To conclude, C. xenoplax is a significant nematode that requires more research in South Africa. Doing so would enhance the understanding and amount of knowledge pertaining to the biology of such an economically important pest, as well as promoting the understanding of future host damage and plant resistance. The above mentioned will be critical for the employment of efficient control methods to manage nematode populations in the future. The amount of chemical application needed to control this nematode, is to the detriment of soil health expectations for the future.

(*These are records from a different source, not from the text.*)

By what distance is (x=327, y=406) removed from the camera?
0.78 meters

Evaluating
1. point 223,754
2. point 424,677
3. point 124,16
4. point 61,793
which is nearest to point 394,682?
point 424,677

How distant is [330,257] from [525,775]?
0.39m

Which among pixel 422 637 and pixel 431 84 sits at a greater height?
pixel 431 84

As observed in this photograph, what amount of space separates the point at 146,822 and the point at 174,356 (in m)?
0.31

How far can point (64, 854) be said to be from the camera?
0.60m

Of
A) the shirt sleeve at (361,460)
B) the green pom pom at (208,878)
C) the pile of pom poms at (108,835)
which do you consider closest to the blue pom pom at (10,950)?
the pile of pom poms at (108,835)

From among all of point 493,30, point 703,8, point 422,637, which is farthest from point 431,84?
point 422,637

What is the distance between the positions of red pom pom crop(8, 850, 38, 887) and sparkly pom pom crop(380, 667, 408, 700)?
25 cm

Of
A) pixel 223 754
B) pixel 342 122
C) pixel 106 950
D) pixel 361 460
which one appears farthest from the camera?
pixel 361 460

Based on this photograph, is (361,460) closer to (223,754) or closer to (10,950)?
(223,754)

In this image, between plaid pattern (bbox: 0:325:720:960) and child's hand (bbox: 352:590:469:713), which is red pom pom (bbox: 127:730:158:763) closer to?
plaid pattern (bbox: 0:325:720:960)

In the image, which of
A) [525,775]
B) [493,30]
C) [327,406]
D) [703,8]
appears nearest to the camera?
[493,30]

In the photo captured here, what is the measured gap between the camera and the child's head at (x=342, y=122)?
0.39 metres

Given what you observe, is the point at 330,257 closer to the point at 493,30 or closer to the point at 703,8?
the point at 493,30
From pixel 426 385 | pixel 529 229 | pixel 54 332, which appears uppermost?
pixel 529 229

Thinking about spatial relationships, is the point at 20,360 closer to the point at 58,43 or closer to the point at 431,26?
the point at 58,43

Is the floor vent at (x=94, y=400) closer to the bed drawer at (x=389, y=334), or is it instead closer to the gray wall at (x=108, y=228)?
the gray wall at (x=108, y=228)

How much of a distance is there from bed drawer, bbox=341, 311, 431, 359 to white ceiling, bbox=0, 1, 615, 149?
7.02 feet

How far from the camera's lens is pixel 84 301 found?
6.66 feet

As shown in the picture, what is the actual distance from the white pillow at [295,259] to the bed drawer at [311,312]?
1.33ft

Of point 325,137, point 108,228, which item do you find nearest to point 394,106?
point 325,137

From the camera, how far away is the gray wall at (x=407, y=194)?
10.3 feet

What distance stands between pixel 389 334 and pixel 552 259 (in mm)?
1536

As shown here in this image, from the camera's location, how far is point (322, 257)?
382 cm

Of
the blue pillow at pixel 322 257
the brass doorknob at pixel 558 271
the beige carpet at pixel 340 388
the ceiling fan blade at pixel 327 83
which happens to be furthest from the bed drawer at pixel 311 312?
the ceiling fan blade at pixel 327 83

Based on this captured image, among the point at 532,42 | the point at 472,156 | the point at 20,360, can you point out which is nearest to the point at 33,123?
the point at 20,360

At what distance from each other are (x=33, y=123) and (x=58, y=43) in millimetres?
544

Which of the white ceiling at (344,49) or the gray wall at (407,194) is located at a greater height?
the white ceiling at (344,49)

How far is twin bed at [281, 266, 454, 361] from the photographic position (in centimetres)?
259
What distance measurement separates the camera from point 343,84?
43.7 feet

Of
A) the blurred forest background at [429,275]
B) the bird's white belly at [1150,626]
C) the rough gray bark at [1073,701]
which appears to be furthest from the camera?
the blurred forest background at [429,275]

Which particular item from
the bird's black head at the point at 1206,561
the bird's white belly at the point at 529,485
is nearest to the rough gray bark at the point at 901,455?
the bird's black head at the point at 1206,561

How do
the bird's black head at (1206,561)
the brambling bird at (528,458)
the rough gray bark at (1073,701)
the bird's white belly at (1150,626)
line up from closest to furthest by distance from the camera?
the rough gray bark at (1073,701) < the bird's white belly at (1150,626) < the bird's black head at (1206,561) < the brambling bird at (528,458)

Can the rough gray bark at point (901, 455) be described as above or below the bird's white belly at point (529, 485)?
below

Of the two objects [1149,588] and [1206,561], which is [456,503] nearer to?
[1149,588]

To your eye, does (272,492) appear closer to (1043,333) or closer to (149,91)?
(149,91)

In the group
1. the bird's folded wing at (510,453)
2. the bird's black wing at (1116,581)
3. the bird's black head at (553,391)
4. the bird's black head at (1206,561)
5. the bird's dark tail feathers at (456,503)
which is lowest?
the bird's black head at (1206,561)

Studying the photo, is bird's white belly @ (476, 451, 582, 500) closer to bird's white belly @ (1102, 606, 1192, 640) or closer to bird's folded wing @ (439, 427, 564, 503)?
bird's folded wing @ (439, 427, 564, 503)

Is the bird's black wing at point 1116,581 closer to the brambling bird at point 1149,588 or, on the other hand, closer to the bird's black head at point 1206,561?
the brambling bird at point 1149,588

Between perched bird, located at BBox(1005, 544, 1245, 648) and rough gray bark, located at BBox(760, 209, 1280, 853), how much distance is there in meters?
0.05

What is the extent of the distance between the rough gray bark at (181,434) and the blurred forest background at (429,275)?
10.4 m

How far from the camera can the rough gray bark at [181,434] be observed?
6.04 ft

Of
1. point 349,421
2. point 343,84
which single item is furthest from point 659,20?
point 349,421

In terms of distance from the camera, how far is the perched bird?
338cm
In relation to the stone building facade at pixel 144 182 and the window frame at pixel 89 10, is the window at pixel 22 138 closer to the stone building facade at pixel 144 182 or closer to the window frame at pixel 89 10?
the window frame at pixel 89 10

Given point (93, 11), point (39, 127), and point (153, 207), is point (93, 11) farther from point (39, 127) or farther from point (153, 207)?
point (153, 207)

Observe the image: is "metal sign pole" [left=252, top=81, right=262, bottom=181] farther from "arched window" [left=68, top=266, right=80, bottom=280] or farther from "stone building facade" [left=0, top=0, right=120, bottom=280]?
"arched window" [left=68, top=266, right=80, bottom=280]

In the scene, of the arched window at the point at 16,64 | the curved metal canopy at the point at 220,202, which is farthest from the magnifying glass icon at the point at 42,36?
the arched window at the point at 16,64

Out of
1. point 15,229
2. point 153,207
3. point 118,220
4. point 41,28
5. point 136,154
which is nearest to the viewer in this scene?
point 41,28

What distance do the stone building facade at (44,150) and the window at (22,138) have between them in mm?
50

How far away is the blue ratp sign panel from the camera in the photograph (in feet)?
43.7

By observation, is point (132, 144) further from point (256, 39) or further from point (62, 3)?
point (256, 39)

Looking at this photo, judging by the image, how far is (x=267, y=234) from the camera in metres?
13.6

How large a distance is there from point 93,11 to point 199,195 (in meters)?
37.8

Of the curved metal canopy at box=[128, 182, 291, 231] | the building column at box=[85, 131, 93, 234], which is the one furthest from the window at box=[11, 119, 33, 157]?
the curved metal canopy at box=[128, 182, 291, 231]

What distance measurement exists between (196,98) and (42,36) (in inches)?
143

The search for tolerant and resistant rootstocks in both grapevine and stone fruit will be the way forward in the control of ring nematode. Samples from Nemlab indicate that vineyards and orchards with zero ring nematode occurrence do exits as well as those with incredibly high numbers of ring nematode. These extremes should be investigated, in terms of their general environmental conditions and current management practices to find solutions to deal with situations of massively high ring nematode numbers, other than chemical control.